PROBLEM DETAILS
A single number is required: the count of lines in the entries below that include the word "font".

Collected data
________________________________________

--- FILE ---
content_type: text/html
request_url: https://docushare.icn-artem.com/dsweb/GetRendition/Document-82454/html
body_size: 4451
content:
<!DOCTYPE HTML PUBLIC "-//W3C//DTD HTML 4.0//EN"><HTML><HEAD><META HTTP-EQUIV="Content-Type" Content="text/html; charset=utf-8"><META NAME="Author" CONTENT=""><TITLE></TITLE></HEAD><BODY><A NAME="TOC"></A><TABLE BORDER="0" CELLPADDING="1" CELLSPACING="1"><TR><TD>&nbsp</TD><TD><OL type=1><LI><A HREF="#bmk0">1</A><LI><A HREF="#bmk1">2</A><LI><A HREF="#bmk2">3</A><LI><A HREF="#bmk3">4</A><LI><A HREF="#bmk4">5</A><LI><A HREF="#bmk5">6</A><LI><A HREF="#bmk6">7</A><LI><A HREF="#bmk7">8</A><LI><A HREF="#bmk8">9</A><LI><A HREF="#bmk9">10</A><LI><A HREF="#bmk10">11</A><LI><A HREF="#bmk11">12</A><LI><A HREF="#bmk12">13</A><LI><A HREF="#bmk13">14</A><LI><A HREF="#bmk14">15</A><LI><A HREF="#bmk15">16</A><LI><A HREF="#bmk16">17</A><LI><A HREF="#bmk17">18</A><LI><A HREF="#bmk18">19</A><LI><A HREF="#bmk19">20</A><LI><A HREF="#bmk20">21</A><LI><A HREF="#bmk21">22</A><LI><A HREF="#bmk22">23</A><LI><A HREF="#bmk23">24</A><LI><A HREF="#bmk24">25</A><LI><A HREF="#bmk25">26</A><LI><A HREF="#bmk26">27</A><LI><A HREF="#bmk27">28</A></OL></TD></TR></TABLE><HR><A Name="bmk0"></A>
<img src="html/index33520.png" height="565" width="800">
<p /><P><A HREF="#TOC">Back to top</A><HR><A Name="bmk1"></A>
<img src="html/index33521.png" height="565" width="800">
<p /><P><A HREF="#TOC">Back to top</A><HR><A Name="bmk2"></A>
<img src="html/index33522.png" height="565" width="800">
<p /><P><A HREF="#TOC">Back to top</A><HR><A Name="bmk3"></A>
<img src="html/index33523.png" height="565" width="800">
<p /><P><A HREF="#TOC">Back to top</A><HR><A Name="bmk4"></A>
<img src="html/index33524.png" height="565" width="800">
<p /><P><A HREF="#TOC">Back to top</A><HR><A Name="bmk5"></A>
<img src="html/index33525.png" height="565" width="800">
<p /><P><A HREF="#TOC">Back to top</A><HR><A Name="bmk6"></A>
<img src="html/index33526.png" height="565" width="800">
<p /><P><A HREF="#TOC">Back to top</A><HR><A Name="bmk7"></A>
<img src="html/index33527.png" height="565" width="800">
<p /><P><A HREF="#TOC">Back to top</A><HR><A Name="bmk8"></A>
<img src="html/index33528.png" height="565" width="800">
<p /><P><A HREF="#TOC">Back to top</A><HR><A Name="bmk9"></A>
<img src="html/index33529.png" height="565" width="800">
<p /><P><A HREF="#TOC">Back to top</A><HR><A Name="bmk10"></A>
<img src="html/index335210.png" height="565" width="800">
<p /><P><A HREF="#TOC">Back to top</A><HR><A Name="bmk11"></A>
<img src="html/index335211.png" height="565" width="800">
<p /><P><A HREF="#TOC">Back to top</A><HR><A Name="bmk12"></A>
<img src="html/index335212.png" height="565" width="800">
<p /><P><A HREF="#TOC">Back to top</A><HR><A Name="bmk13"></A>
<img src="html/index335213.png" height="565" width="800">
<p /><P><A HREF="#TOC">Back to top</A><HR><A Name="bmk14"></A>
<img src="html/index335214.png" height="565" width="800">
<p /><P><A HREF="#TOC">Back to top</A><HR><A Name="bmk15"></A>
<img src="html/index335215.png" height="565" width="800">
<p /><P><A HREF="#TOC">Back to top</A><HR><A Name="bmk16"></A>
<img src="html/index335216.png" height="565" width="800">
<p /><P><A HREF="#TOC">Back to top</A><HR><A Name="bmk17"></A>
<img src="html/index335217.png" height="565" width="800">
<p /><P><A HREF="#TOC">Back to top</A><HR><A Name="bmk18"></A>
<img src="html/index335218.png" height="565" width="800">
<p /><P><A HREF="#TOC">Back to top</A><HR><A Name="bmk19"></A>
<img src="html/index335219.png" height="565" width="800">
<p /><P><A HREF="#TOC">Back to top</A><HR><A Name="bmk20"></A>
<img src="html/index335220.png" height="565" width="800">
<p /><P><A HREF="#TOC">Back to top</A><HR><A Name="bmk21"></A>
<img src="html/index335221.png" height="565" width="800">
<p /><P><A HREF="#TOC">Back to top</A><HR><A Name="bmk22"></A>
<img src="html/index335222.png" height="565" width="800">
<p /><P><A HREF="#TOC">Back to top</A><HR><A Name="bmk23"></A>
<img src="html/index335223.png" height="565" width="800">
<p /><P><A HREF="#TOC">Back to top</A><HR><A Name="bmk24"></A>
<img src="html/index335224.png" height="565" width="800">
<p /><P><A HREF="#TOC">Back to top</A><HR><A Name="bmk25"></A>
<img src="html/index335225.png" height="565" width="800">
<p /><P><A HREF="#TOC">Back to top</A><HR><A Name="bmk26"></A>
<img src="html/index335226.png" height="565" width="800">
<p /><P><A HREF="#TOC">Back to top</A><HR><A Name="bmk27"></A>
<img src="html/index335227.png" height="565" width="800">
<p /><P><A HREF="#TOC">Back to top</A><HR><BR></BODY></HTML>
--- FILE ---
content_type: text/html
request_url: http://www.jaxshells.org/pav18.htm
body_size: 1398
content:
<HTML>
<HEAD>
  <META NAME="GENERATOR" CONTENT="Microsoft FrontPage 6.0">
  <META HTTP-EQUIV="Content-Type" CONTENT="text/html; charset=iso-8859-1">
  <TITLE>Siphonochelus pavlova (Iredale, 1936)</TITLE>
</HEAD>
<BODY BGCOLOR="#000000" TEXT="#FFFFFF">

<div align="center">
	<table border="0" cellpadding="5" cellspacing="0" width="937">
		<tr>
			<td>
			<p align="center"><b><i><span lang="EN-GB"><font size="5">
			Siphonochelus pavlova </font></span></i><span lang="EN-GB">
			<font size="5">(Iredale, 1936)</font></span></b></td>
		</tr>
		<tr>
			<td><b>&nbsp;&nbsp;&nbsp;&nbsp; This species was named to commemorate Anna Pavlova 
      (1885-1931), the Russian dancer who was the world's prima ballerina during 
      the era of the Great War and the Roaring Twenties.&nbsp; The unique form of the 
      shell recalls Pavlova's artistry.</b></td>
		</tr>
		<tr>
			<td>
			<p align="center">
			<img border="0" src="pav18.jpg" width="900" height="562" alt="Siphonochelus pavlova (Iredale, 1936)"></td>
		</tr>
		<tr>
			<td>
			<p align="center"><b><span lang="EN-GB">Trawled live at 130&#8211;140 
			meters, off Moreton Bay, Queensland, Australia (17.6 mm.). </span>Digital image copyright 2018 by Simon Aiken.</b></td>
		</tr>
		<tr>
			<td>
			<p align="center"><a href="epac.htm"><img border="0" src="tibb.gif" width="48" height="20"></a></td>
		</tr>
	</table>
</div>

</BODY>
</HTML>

________________________________________

RESULT OF THIS EXERCISE
3